UNAMERICANA
2 poems, a thought, and a dream
The Informant
I am thinking about beauty. The more quiet my life becomes, the more I can shine.
This… is very unAmerican activity.
I am a secret agent — cannot reveal how level and still I seek to become.
If I fulfill my mission, I’ll have no place here.
Do you know your neighbors?
Hiding in a normal house
might be one of us.
Detaching, unmasking,
Ferrying intel to another realm.
An informant. Hidden among Amazon boxes, but actually, sending messages through the stars.
I dreamt
I was in a nighttime Uber with no destination.

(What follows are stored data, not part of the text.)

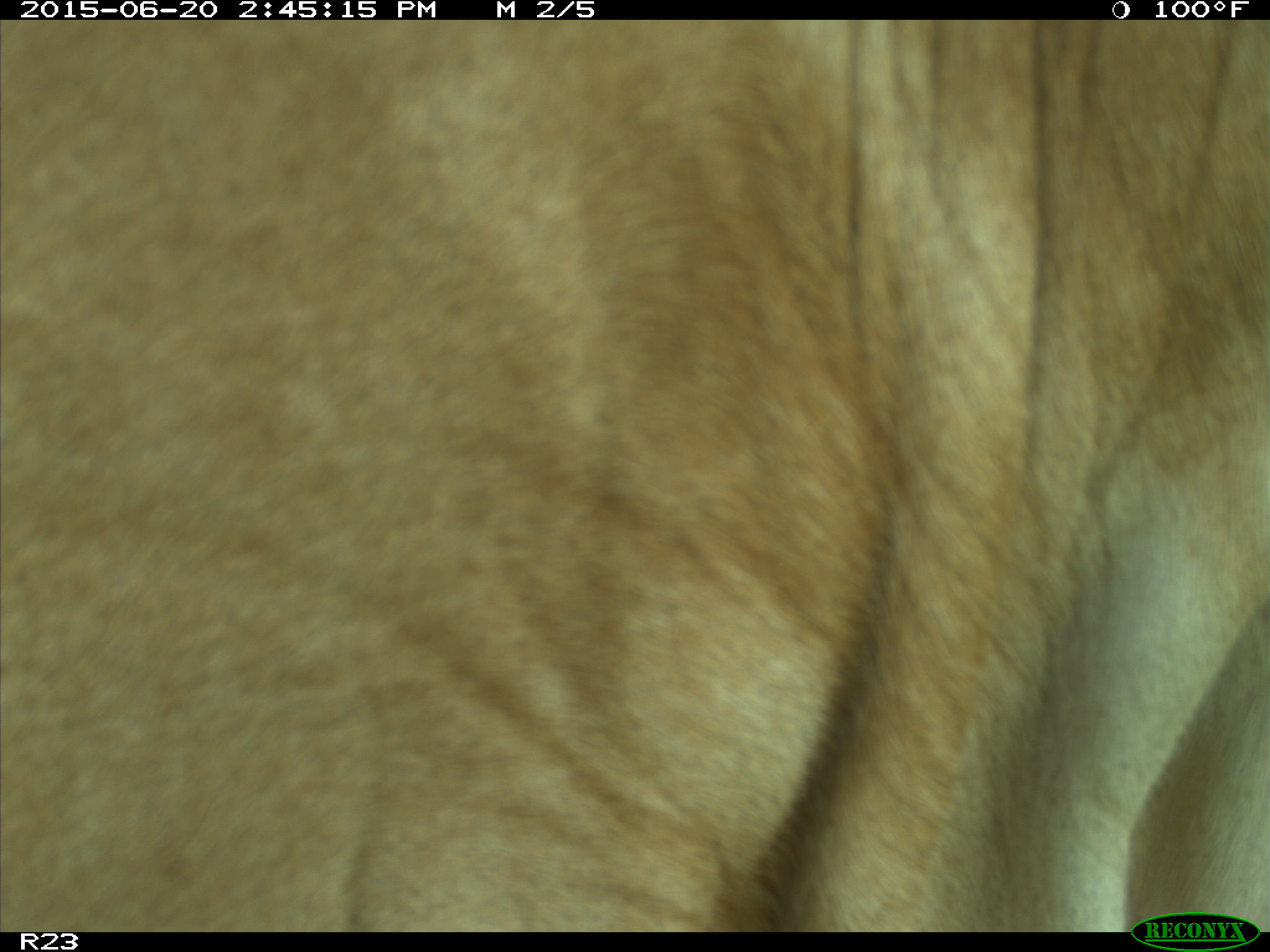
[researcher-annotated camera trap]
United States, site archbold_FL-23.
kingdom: Animalia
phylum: Chordata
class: Mammalia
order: Artiodactyla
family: Bovidae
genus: Bos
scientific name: Bos taurus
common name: domestic cow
Bos taurus (domestic cow).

The driver was silent and didn’t mind because he was getting paid more the longer we went.
I decided food was something to want.
“Sir, can you stop… at a restaurant?”
He pulled off the dark highway to a restaurant.
The people there were hurried, pushy, with broken American bodies. Families ate on giant beds. Dog poop was in the corner. I wasn’t hungry.
I looked up to see my parents cheering, waving to me, outside the restaurant window. Luke, I knew, was sitting shotgun, waiting in their car.
I remembered then that I had a full story, memorized, prepared for a show that night. They would take me to the show so I could perform.
I got outside into the cold and said:
“Thank God you’re here! It would have been $80 to Uber from here to the theater.”
But what I meant, and what was too tender to say, was thank you, for pulling me from the spiraling oblivion of nothingness and giving my life a shape and meaning.
But…
HA!
You can’t say that in real life!
Or even in a dream!
February 16
I have now had two very smart people in my life — who do not write poetry— tell me that: in a poem every word must be perfect, considered, and just right.
Is it coincidence then that they do not write poetry?
Who would do a thing they were certain to fail, in their own
expert estimation?
Inflamed
Poetry is contagious and changes, like a virus it keeps moving
shifting and makes you sick with words like snot
White blood cells flocking to a wound
A profusion of ideas spilling out to fight the intruding virus that is “circumstances,” “happenings.”
My nose is running with poetry
because I sat down, paused, and naively hoped for silence.
But every illness runs its course, so I’m keeping my pen moving
until the inflammation cools.


I love the image of being pulled from spiraling oblivion by the people and stories that make us. Also: My nose is running with poetry!
I like these. Particularly Feb 16. It’s funny, and so true.